- **WHAT IS NEEDED**
Pick up the excerpt below on Red Sea shipping delays and oil freight rates after its last sentence and continue it.

[SELECTED EXCERPT Boundary: Start]

According to GS, this is about 7 million barrels per day of oil flows that are being delayed.

A ~15- day delay in the journey for oil for these 7 million barrels per day of flows could result in about 100 million barrels of global oil on water in a worst-case scenario, according to Goldman Sachs. This would likely create a spike in the price of oil by $3-$4 per barrel but only for a brief period. We’ve already seen that the impact on oil prices have been relatively muted.

For the now the impact remains largely concentrated on Frieght Rates, Insurance and Shipping Fuel.

How much will prices rise?

Freight Rates have Increased

We’ve seen the immediate impact on freight rates from Asia to Europe rising drastically, one showing a 53% increase and the other showing a 31% increase since early December. Here are two of the major lines that have been impacted:

The shipping freight market is already tight. Ships are not being built as quickly as global trade volumes need them to be built. The chart below from BofA is an excellent representation of how low the order book of new builds is compared to current fleet sizes.

This keeps the market tight and if you notice the Grey line above for Crude, it’s even worse. Given these circumstances, Goldman Sachs expects a protracted situation in the Red Sea could lead to an increase in the demand for oil tankers. They project that a “1% increase in oil tanker demand leads to a c.5% increase in freight rates…. with a 100million barrel increase of oil on water, this would increase freight rates for dirty tankers by $1 per barrel (+25%) and $4 per barrel (+55%) increase for clean tankers.”

Dirty tankers carry crude and fuel oil - mostly unrefined products. Clean tankers carry refined products - mostly gasoline, naptha and middle distillates.

[SELECTED EXCERPT Boundary: End]
[MATERIAL SHOWN Boundary: Start]

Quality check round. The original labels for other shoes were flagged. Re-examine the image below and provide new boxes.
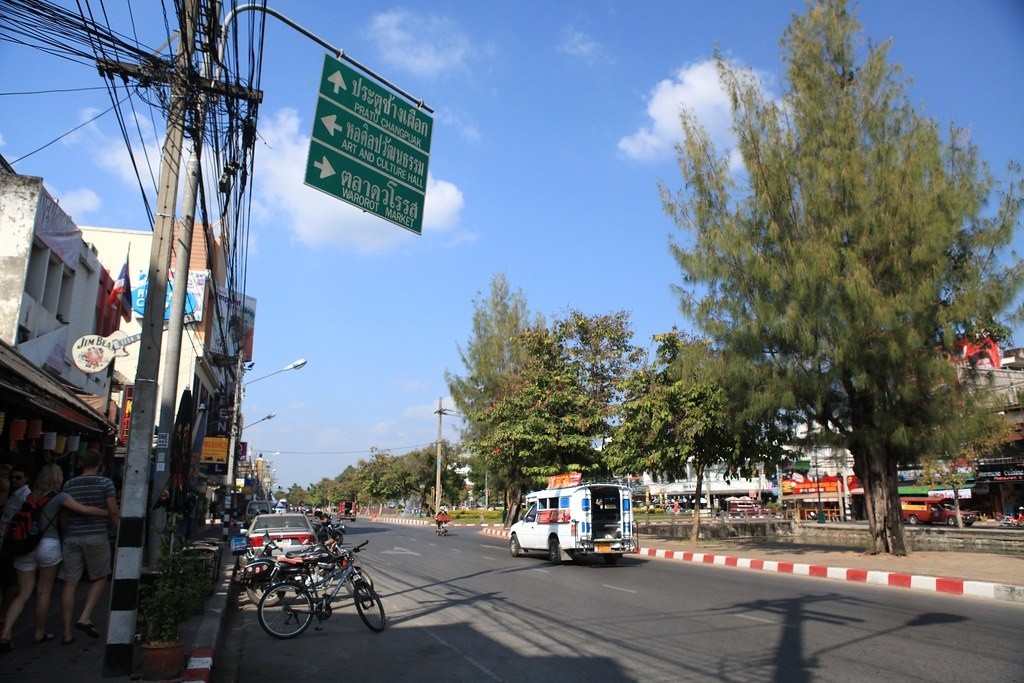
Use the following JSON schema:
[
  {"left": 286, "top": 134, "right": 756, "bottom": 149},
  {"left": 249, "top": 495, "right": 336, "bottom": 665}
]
[{"left": 435, "top": 529, "right": 438, "bottom": 533}]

[MATERIAL SHOWN Boundary: End]

- **EXERCISE OUTPUT**
Insurance Costs Rising

Ever since the war, insurance costs have already gone up significantly. This is a follow on from the war in Europe. So we’re already seeing significant additions to costs of shipping. With a longer journey around the Cape of Good Hope, insurance costs are rising further, adding to the freight charges.

Bunker Fuel - Shipping Fuel Costs Rising

The first chart laid out that shipments from Asia that used to take 19 days are taking 31 days. According to S&P Insights, the voyage is 40% longer, as you can see above. This obviously increases the price of fuel for the voyage.

Source: Ship and Bunker

This is the price of Very Low Sulphur Fuel from Fujairah, UAE, which is the closest major bunker terminal. You can see how the price has spiked over the last few days. That low point in December was Dec 13. This is the type of fuel that’s used by most shipping containers around this area.

Risks remain

The key risk is not just an increase in the prices of goods because of higher freight rates but, as we’ve seen before, the availability of goods. With that comes the risk that companies start to stock up excessively leading to another bout of overstocking, and later discounting. We’ve seen this movie before and it wasn’t good at all.

Strait of Hormuz

The other risk remains attacks around the Strait of Hormuz. This by no means gives me comfort, because it’s very close to where I live. Thankfully, Goldman Sachs assesses the probability of this as very low and it’s quite likely that Saudi Arabia and the UAE will protect this strip at all costs.

17% of global oil production and 18% of global LNG supply flow through the Strait of Hormuz and a disruption could cause a 20% increase in oil prices for each month that the disruption lasts, since this will actually affect supply.

Closing Thoughts - Risks Contained but Remain

From what we’ve seen above, the main risk remains delayed shipments and higher costs of shipping particularly for goods.

US and UK Naval ships are set to patrol the area to prevent attacks on ships but, the large container lines are still not taking any risks.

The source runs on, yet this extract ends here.